» Exercise brief:
Lay out the material from the line containing "Looking at this" through the end of the material as a Markdown table with the columns Row and Line. Number each line in Row, put its text in Line, and omit blank lines.
┌──
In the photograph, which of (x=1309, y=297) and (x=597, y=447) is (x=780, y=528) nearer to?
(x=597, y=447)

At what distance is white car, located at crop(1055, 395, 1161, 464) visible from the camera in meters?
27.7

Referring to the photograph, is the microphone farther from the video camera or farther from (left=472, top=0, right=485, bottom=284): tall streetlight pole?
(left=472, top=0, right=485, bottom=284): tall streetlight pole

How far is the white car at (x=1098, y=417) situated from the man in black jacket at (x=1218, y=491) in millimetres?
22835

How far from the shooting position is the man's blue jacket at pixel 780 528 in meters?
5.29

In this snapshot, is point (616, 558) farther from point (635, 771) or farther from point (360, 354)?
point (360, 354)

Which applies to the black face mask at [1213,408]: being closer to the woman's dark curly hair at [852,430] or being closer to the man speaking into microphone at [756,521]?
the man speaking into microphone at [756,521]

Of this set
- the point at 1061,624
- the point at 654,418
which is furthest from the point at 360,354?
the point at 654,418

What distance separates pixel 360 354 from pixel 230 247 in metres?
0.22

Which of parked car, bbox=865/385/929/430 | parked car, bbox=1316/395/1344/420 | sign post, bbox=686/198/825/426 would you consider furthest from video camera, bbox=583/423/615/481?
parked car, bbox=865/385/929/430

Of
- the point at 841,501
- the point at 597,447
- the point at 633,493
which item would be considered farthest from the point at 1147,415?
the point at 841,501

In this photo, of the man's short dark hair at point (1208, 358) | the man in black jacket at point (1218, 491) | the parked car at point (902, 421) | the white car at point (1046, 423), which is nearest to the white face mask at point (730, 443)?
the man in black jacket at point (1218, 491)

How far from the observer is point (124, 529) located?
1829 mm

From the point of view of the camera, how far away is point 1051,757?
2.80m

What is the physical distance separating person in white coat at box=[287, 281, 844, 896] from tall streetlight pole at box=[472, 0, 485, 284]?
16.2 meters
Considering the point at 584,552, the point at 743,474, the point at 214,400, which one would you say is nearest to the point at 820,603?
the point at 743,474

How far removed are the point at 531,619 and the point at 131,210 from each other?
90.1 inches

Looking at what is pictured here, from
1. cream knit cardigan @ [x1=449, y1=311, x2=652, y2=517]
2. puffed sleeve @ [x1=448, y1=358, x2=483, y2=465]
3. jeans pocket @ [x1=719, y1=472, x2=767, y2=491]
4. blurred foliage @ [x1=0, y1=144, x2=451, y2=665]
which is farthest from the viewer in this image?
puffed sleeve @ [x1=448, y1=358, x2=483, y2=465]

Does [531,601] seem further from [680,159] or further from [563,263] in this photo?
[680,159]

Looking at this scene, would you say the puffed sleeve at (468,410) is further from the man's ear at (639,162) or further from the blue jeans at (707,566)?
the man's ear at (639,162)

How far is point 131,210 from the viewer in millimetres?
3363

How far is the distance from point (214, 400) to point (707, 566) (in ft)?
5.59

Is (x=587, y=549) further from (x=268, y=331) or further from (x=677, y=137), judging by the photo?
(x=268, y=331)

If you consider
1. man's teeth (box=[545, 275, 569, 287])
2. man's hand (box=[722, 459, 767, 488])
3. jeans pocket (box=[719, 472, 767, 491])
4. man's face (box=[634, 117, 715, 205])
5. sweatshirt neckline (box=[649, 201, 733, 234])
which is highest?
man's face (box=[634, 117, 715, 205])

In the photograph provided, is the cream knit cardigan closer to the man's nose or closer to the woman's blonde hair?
└──
» The solution:
| Row | Line |
|---|---|
| 1 | Looking at this scene, would you say the puffed sleeve at (468,410) is further from the man's ear at (639,162) or further from the blue jeans at (707,566)? |
| 2 | the man's ear at (639,162) |
| 3 | How far is point 131,210 from the viewer in millimetres? |
| 4 | 3363 |
| 5 | How far is the distance from point (214, 400) to point (707, 566) (in ft)? |
| 6 | 5.59 |
| 7 | Is (x=587, y=549) further from (x=268, y=331) or further from (x=677, y=137), judging by the photo? |
| 8 | (x=268, y=331) |
| 9 | If you consider |
| 10 | 1. man's teeth (box=[545, 275, 569, 287]) |
| 11 | 2. man's hand (box=[722, 459, 767, 488]) |
| 12 | 3. jeans pocket (box=[719, 472, 767, 491]) |
| 13 | 4. man's face (box=[634, 117, 715, 205]) |
| 14 | 5. sweatshirt neckline (box=[649, 201, 733, 234]) |
| 15 | which is highest? |
| 16 | man's face (box=[634, 117, 715, 205]) |
| 17 | In the photograph provided, is the cream knit cardigan closer to the man's nose or closer to the woman's blonde hair? |